◆ KUTIPAN TEKS

• • • • •

Oleh: Taufik Arbain
Genderang pemilihan Rektor Unlam tanggal 18 Mei 2009 seperti tidak terdengar nyaring bagi insan akademika Univeristas Lambung Mangkurat, meskipun ada tahapan penjaringan yang melibatkan dosen dan mahasiswa, selain anggota senat Universitas.
Ini memberikan gambaran bahwa pemilihan rektor adalah milik kelompok elit, namun setiap kebijakan selalu mengikat dan membebani grass root (baca mahasiswa dan dosen). Jadi dalam tatanan demokrasi pemilihan rektor selama ini seakan masih berorientasi pada demokrasi prosedural yang masih belum mampu merekam jejak-jejak aspiratif untuk membawa Unlam menuju masa depan.
Ada tiga catatan strategis yang perlu menjadi diskursus menjelang pemilihan rektor Universitas Lambung Mangkurat; pertama, bahwa proses pemilihan rektor tidak dipahami sebagai Trading of power ke arah perebutan investasi bagi pihak yang memiliki hak suara dalam memilih rektor mendatang. Investasi ini bermakna ada bentuk distribusi kekuasaan dan konpensasi siapa mendapatkan apa, tidak sekadar posisi jabatan tetapi akses-akses lain yang bertendesi ke arah Korupsi, Kolusi dan Nepotisme baik lahan proyek kampus atau tukar guling anak menjadi dosen.

• • • • •

◆ INFORMASI HASIL EKSTRAKSI
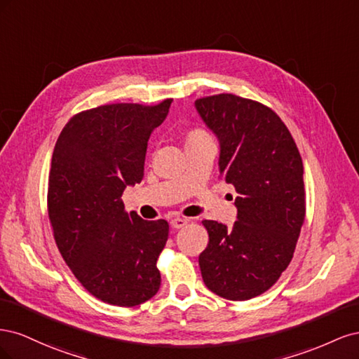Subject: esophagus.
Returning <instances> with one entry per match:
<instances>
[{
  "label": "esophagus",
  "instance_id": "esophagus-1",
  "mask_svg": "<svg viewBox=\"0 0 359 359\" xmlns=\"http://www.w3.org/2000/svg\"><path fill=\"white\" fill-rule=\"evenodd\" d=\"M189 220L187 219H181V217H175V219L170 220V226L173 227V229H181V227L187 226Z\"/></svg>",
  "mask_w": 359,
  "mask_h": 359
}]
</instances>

• • • • •

◆ YANG HARUS DIKERJAKAN
Jawablah pertanyaan berikut berdasarkan teks tentang pemilihan Rektor Unlam.
1. Pada tanggal berapa pemilihan Rektor Unlam diselenggarakan?
2. Siapa saja, selain anggota senat Universitas, yang dilibatkan dalam tahapan penjaringan?
3. Berapa banyak catatan strategis yang disebut perlu menjadi diskursus menjelang pemilihan rektor?

◆ PENYELESAIAN TUGAS
1. 18 Mei 2009.
2. Dosen dan mahasiswa.
3. Tiga catatan strategis.